## WORK INSTRUCTIONS
1. Please transcribe the stretch of the workday post from "Today, for instance, we" through "into our testing.".
2. From the workday post, list every learning topic that is mentioned, including the session that was chosen.

## EXCERPTED TEXT
══════

On Mondays, my department has team meeting. Every third Monday, we are encouraged/required to do Linked In Learning. I sometimes ... don't. Not because I don't want to. I do love webinars and classes and things. But most of the time, I've got some other thing happening.
Today, for instance, we usually have a code push every 3 weeks on Mondays but it was pushed back to tomorrow because the devs at our partner company have a holiday today.
This gave us an extra day.
And it is a good thing too. My co-worker and I do the QA for our team, and he and I didn't finish our tests. On Friday, he said he'd work over the weekend and I told him that he didn't have to because we got the Gift of Monday Holiday that we don't get off! (we get a floating holiday. I suppose if you really needed the Presidents' Day Holiday off for yourself ... have at it).
We both started work early, dove into our testing.
And then it was 10:30. We're ... required to do this LIL thing. Drop Everything, spend an hour (plus?) watching a thing. And I'm muttering under my breath that I just want to finish QA. Someone is asking me for a help document for the help center, someone wants me to proofread the release notes. "Sorry friends, I gotta... learn stuff."
Today I picked a 90 minute session on Quality Time Management for People Working From Home. I figured, eh, what the heck. None of the other topics were interesting to me. I've gone through all the effective listening, active participation in discussions, I am not interested in learning Python, and advanced Salesforce queries. No thanks.

══════

## DATA EXCERPT

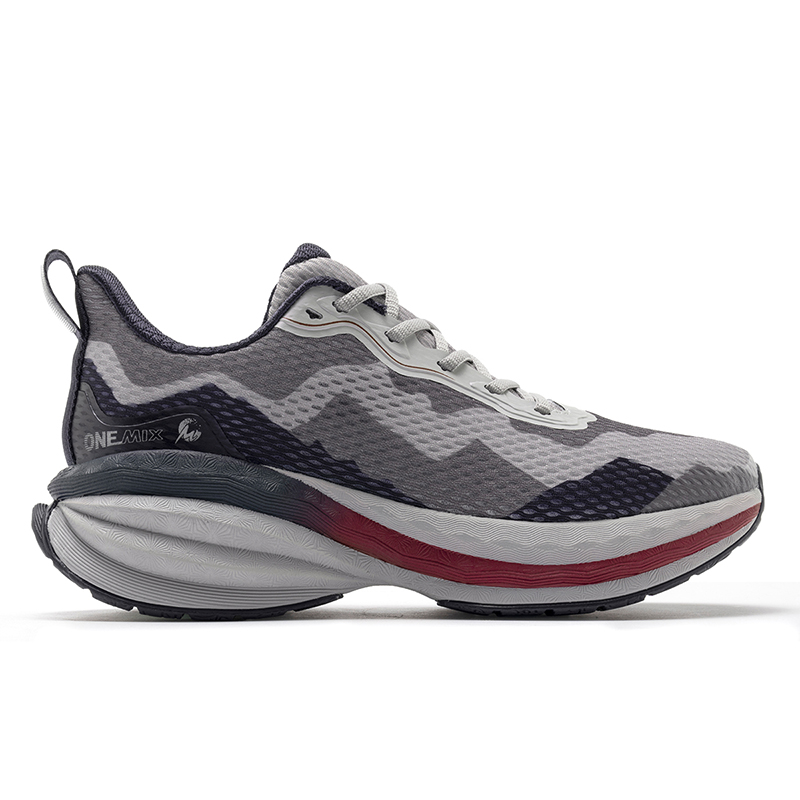 ONEMIX Leap Running Shoes Unisex Teal Glacier Blue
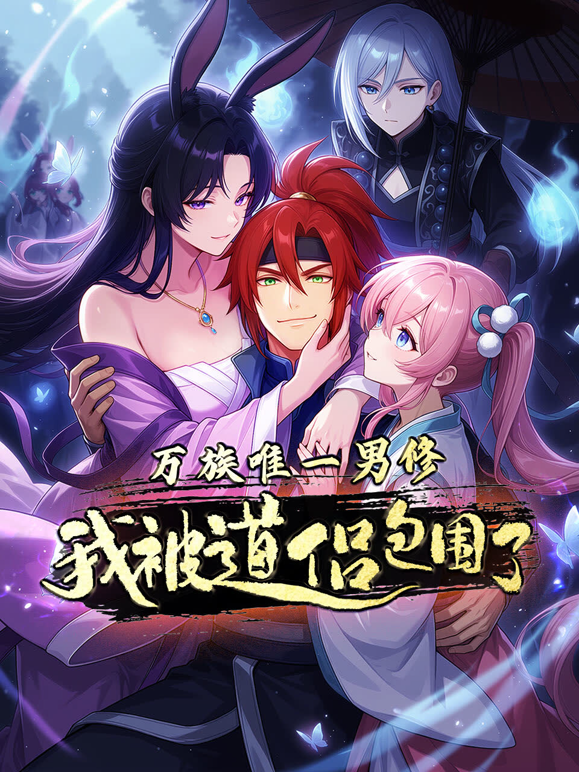 万族唯一男修，我被道侣包围了动态漫画 海报 高清在线观看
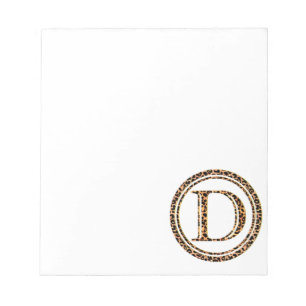 leopard D Notepad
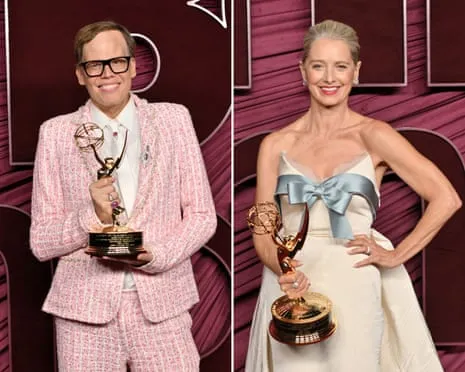 Jeff Hiller and Katherine LaNase: How Their Emmy Victories Inspire Those That Break the Mold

══════

## RESULTS OF THE TASKS
1.
Today, for instance, we usually have a code push every 3 weeks on Mondays but it was pushed back to tomorrow because the devs at our partner company have a holiday today.
This gave us an extra day.
And it is a good thing too. My co-worker and I do the QA for our team, and he and I didn't finish our tests. On Friday, he said he'd work over the weekend and I told him that he didn't have to because we got the Gift of Monday Holiday that we don't get off! (we get a floating holiday. I suppose if you really needed the Presidents' Day Holiday off for yourself ... have at it).
We both started work early, dove into our testing.

2.
- Quality Time Management for People Working From Home
- effective listening
- active participation in discussions
- Python
- advanced Salesforce queries